Is there a way to see what throttles are set for each queue? I’m trying to figure out the best way for debugging this.
-- in init.lua
kumo.on('throttle_insert_ready_queue', function(msg)
local ok, tenant = pcall(function()
return msg:get_meta('tenant')
end)
local ok2, direction = pcall(function()
return msg:get_meta('direction')
end)
if ok2 and direction == 'inbound' then
return
end
if ok then
local throttle = ahasend.per_tenant_throttle(tenant)
throttle:delay_message_if_throttled(msg)
end
end)
-- in ahasend.lua.
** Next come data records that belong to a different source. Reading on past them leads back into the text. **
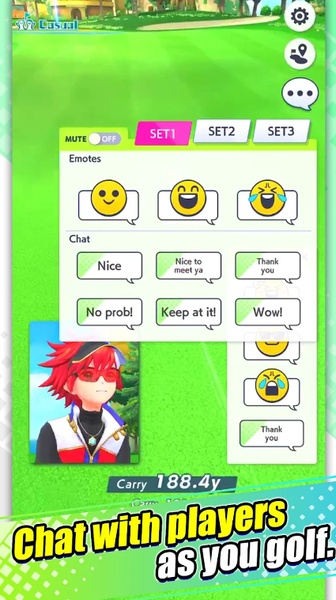 Neko Golf - Preview 5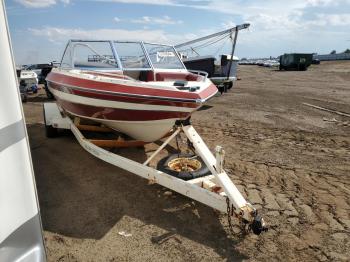  Salvage Glas Boat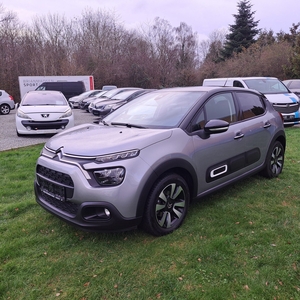 Citroën C3 1,2 PureTech 83 Prestige 5d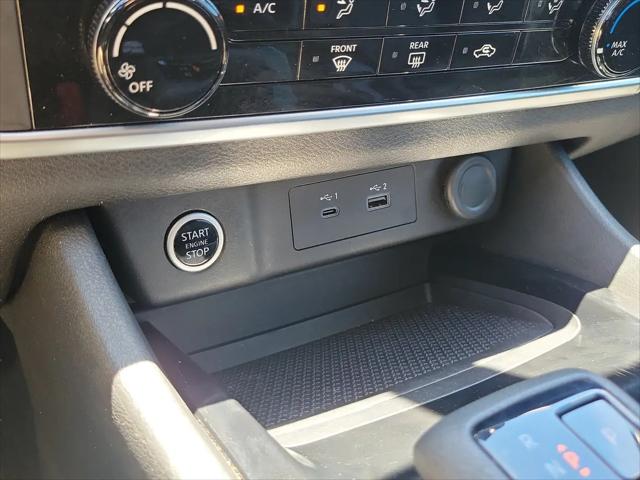 2021 Nissan Rogue S FWD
Excuse the mess, I've been trying to get around the issue by checking for all sorts of invalid values as a temporary workaround.
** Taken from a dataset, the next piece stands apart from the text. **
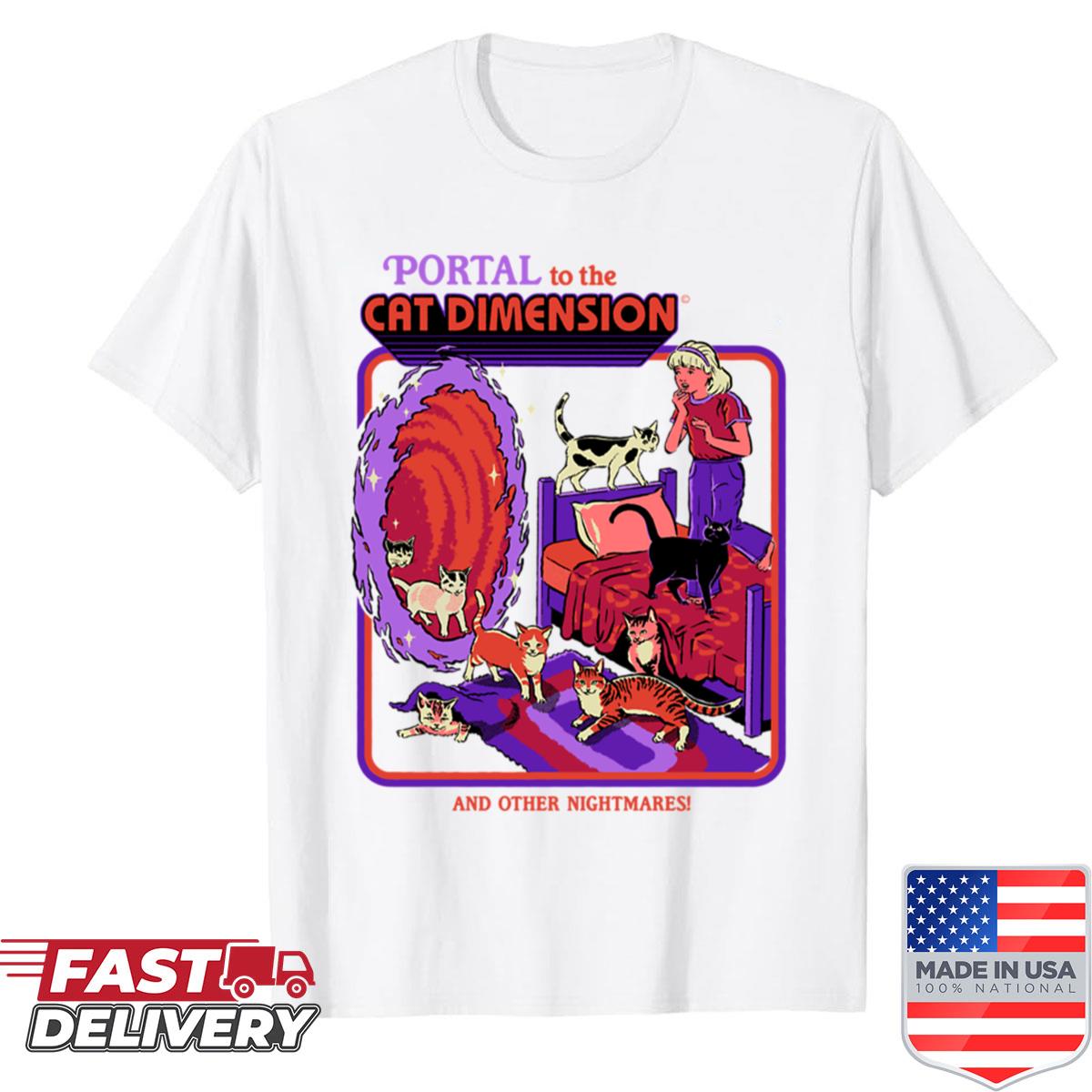 The Cat Dimension Shirt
local function get_tenant_throttle(tenant_id)
if tenant_id == nil then
return "1000000000/hour"
end
local rate = '1000/day'
local ok, db = pcall(sqlite.open, "/opt/kumomta/etc/policy/config.db")
if not ok then
return rate
end
local ok, result = pcall(function ()
return db:execute("SELECT throttle FROM accounts WHERE id = :id", {
id = tenant_id
})
end)
if not ok then
return rate
end
if tenant_id == nil or result[1] == nil then
return "10000000/hour"
end
if result[1] == 0 then
return "10000000/hour"
end
return result[1] .. "/day"
end
mod.cached_tenant_throttle = kumo.memoize(get_tenant_throttle, {
name = 'tenant_throttles',
ttl = '10 minutes',
capacity = 1000,
})
mod.per_tenant_throttle = function (tenant_id)
local rate = mod.cached_tenant_throttle(tenant_id)
if rate == "0/day" then
rate = "1000000000/hour"
end
return kumo.make_throttle(
string.format('tenant-send-limit-%s', tenant_id),
rate
)
end
Also, I don’t remember exactly what happened, but the msg param passed to the handler for throttle_insert_ready_queue sometimes has an issue with the get_meta() call and raises an error - this was already happening in the previous versions and I don’t remember the exact error message, but that’s why I have those pcall calls in there.
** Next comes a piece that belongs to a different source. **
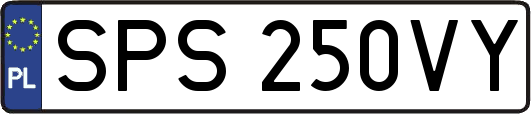 SPS250VY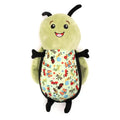 Spring Snuggle Bug Dog Toy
It took some time, but it has processed the queued up webhooks now, but am I doing this right? There’s no mention of webhook messages getting throttled in the documentation and I’d initially followed the basic example from this page
But from what I understand, that example will throttle webhook calls as well?
FWIW, if you don’t want get_tenant_throttle to throttle, I’d suggest having it return nil instead of a throttle spec. Then you could do something like:
local rate = mod.cached_tenant_throttle(tenant_id)
if not rate then
return nil
end
return kumo.make_throttle(
string.format('tenant-send-limit-%s', tenant_id),
rate
)
and:
local throttle = ahasend.per_tenant_throttle(tenant)
if throttle then
throttle:delay_message_if_throttled(msg)
end
keep in mind that throttle hooks are additive with other shaping rules that you might have, so if you have a default block in your shaping setup that limits max_message_rate, and you don’t explicitly have shaping defined for your webhook with an override for its message rate, then you’ll inherit that default value
max_ready seems very small. Keep in mind that in a through-and-through high throughput scenario you will have 1 Reception and 1 Delivery log record per message transiting the system. So if you have say 1000 msgs/s throughput you will have 2000 log msgs/s going through the webhook. I generally suggest that you take 2x that peak throughput as the starting size for max_ready, which would be 4000 in that scenario.
The consequence of max_ready being too small is that those log event messages will get pushed into the scheduled queue and be delayed for a randomized duration of approx 1 minute.